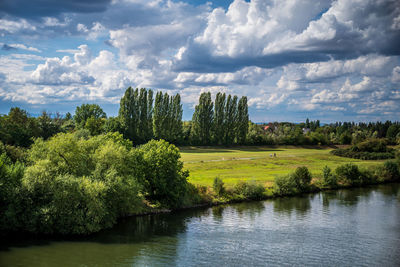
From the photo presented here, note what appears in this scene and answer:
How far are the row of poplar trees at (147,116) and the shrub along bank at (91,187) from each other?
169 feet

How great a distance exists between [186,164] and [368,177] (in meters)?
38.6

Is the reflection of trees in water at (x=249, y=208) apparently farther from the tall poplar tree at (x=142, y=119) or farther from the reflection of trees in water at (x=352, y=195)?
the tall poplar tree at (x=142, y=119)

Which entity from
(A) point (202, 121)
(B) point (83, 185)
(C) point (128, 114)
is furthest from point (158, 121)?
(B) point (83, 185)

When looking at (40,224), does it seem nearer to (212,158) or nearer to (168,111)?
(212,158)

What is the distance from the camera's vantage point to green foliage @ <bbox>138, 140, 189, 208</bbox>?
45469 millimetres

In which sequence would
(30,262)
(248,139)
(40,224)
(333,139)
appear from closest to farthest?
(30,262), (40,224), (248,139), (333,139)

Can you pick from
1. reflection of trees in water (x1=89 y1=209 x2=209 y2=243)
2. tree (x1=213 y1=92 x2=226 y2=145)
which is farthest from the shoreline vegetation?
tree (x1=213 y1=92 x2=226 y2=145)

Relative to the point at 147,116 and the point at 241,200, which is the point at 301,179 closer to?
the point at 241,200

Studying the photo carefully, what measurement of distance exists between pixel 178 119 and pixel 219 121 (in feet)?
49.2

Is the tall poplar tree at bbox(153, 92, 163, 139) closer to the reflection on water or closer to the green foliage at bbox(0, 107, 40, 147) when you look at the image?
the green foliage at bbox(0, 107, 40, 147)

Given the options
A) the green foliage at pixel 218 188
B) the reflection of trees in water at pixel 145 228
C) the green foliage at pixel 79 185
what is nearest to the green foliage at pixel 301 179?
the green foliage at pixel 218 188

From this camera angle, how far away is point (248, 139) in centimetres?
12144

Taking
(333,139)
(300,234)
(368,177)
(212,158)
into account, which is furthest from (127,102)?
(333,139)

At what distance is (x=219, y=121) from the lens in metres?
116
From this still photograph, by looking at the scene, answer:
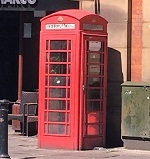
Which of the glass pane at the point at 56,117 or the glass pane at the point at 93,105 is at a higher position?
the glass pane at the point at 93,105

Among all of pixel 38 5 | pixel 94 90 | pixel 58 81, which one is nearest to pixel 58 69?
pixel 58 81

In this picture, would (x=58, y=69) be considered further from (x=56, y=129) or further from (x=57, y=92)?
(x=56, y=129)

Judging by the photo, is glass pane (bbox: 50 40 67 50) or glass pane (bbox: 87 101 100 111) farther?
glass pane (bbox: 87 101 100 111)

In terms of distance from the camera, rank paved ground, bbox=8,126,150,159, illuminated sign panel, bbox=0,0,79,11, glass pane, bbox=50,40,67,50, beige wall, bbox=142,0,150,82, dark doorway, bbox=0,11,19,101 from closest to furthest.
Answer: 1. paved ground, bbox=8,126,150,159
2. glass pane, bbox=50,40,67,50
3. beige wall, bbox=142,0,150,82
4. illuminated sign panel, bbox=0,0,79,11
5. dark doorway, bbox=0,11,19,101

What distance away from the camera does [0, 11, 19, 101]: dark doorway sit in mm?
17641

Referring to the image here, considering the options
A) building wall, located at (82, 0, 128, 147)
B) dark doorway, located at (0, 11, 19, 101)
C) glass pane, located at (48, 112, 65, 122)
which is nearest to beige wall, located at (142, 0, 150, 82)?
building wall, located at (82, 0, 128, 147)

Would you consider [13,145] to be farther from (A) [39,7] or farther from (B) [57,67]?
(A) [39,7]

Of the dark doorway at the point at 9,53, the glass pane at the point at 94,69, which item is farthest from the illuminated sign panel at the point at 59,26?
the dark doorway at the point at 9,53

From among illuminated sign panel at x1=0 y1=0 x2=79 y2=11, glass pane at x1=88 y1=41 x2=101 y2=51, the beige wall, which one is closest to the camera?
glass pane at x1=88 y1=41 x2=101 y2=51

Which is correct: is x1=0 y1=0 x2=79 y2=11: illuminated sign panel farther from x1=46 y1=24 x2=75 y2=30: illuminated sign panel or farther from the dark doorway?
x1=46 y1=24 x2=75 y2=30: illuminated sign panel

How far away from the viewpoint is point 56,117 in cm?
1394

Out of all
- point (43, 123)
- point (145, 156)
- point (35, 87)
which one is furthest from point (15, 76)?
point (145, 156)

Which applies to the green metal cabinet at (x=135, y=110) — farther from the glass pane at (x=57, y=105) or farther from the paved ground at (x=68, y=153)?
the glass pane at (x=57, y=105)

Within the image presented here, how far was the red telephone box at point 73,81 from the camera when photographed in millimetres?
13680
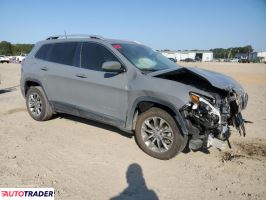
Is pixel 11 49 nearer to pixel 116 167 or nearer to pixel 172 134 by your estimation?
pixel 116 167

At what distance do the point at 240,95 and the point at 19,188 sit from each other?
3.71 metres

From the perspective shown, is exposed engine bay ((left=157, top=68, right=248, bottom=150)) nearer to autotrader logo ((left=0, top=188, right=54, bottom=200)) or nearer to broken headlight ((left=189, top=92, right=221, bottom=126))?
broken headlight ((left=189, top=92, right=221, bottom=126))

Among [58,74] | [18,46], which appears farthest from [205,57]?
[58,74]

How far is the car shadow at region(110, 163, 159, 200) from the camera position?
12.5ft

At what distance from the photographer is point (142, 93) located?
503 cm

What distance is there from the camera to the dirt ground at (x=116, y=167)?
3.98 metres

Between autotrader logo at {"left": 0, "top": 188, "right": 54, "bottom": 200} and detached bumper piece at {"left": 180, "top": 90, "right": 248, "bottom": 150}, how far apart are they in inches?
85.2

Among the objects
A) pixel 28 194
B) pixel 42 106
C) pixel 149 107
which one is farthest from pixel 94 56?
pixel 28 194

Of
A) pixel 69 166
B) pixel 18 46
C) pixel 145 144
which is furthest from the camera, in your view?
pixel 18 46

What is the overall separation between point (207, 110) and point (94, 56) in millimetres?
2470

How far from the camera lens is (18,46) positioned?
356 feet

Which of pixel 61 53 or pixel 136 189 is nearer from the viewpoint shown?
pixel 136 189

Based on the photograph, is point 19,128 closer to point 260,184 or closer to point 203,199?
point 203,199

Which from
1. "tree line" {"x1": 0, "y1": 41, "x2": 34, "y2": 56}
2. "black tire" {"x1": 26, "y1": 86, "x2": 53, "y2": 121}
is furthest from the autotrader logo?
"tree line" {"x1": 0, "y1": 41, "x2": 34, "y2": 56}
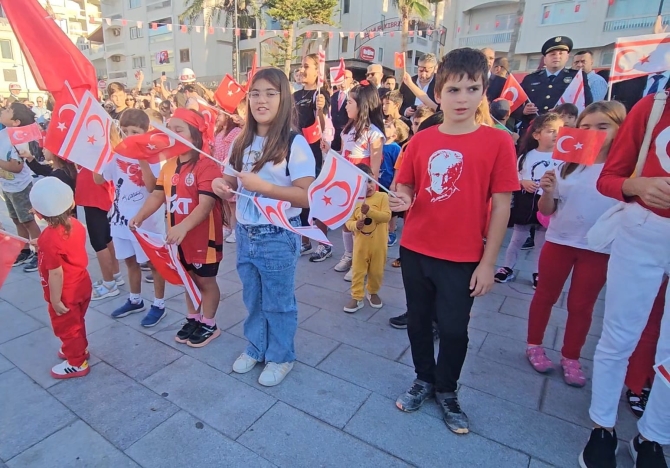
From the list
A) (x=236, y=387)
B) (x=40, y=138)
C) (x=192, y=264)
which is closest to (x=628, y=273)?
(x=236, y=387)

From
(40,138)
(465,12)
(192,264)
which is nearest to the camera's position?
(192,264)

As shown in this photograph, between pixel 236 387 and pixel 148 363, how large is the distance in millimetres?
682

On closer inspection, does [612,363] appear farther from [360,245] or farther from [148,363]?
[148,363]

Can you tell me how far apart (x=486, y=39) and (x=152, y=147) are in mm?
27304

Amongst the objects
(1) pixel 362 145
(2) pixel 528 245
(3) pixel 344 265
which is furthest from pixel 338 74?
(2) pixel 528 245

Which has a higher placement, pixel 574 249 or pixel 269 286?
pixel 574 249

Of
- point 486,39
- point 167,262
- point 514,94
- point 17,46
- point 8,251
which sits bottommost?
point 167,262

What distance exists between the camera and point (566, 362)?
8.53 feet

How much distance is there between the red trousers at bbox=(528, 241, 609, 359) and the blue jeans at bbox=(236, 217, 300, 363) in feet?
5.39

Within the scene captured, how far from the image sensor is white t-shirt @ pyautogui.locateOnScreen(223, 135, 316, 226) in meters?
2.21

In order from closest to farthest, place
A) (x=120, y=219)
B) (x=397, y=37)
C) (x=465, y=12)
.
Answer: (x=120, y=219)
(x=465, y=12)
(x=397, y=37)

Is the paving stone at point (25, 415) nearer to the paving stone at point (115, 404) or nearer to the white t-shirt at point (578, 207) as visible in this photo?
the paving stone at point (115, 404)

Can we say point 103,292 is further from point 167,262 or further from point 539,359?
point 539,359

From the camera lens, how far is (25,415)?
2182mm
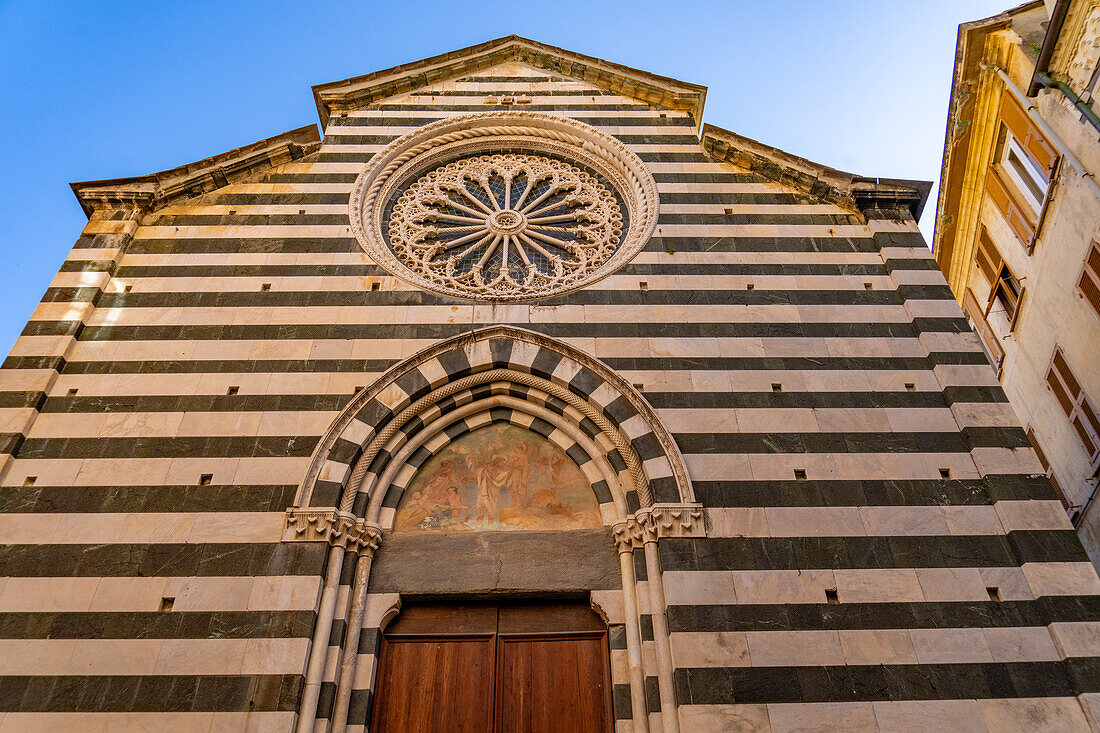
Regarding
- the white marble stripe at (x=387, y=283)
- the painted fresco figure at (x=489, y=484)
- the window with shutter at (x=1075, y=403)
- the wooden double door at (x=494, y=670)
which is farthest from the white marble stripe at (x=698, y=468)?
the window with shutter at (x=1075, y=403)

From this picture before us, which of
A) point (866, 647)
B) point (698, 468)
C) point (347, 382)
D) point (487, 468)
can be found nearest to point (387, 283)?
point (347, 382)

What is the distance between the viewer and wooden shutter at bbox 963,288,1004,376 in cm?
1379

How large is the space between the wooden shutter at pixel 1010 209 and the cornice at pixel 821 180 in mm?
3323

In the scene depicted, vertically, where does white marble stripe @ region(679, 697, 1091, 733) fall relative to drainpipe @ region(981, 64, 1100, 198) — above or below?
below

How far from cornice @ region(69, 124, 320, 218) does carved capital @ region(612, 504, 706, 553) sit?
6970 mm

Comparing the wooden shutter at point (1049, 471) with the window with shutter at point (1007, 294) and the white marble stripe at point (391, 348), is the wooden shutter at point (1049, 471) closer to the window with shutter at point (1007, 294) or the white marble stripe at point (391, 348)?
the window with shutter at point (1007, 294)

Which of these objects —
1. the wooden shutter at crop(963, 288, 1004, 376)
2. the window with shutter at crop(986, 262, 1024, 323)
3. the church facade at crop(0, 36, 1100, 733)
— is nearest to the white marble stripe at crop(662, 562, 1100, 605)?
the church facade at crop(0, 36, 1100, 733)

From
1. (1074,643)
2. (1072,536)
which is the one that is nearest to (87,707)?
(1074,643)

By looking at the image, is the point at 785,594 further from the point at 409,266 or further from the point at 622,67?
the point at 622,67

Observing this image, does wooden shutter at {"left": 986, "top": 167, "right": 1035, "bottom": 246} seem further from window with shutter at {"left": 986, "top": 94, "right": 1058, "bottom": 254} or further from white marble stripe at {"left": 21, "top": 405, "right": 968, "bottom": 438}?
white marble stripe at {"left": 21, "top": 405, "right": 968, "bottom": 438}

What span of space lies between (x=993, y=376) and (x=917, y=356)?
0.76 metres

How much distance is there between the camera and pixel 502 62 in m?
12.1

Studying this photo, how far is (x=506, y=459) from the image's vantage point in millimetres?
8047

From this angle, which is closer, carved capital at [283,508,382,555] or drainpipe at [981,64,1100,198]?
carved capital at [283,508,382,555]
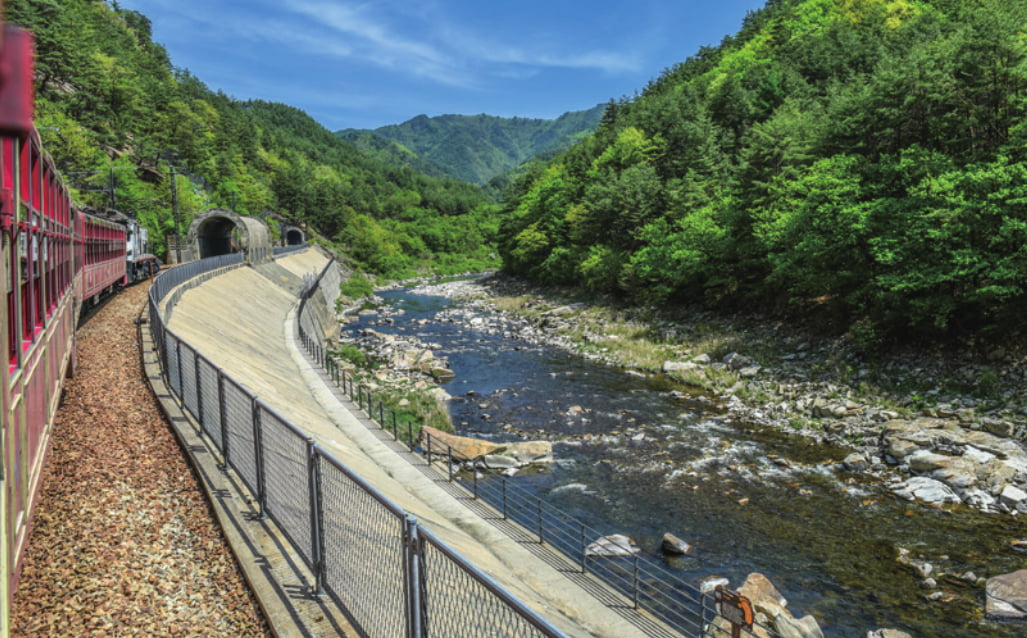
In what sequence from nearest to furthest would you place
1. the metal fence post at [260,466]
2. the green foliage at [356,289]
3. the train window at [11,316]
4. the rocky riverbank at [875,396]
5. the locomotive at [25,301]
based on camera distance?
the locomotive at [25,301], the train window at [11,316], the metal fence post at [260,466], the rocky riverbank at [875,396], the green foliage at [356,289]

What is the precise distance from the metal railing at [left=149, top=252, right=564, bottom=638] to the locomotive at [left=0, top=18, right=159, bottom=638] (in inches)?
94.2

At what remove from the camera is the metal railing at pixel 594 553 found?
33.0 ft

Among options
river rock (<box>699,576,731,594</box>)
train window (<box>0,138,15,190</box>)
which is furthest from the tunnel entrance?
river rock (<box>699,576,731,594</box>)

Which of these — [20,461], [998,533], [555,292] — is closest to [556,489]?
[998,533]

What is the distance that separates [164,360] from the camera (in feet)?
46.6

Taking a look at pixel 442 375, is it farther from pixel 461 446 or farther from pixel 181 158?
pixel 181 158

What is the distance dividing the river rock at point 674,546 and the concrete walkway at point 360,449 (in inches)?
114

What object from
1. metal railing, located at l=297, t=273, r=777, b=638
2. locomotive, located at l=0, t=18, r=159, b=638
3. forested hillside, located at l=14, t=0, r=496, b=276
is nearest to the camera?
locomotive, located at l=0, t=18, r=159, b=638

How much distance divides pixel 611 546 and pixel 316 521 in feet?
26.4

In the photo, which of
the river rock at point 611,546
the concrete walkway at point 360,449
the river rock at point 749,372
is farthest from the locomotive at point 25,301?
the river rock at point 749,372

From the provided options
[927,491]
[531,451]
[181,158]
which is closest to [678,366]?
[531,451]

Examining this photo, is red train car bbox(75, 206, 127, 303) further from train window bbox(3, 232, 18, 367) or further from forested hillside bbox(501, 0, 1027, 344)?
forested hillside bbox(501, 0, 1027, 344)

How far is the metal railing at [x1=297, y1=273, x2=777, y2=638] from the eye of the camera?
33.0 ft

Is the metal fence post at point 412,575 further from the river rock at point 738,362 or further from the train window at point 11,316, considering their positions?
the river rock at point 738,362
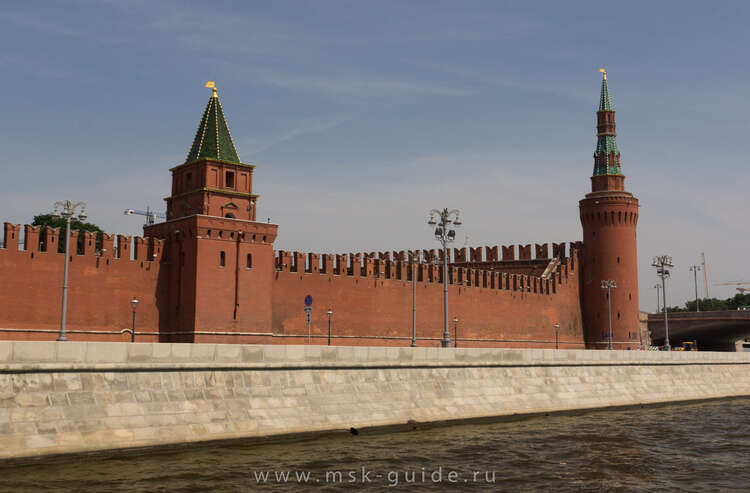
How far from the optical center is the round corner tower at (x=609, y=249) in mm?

§ §

Start at the first line of the entries and stop after the line that contains "(30,262), (40,224), (248,139), (333,139)". Write those lines out again with "shrub along bank" changed to "bush along the bank", everything else the same, and leave out the pictures.

From the photo presented here, note what appears in this scene and answer:
How far are the row of poplar trees at (147,116) and the bush along the bank at (91,187) from each other?
169 feet

How great a distance exists between [186,164] and [368,177] (in meters)?
38.6

Is the reflection of trees in water at (x=249, y=208) apparently farther from the tall poplar tree at (x=142, y=119) or farther from the reflection of trees in water at (x=352, y=195)?
the tall poplar tree at (x=142, y=119)

Which entity from
(A) point (202, 121)
(B) point (83, 185)
(C) point (128, 114)
is furthest from point (158, 121)?
(B) point (83, 185)

When looking at (40,224), does it seem nearer to (212,158) or nearer to (168,111)?
(212,158)

What is the distance from the camera's vantage point to green foliage @ <bbox>138, 140, 189, 208</bbox>?
45469 millimetres

In which sequence would
(30,262)
(248,139)
(40,224)
(333,139)
appear from closest to farthest?
(30,262), (40,224), (248,139), (333,139)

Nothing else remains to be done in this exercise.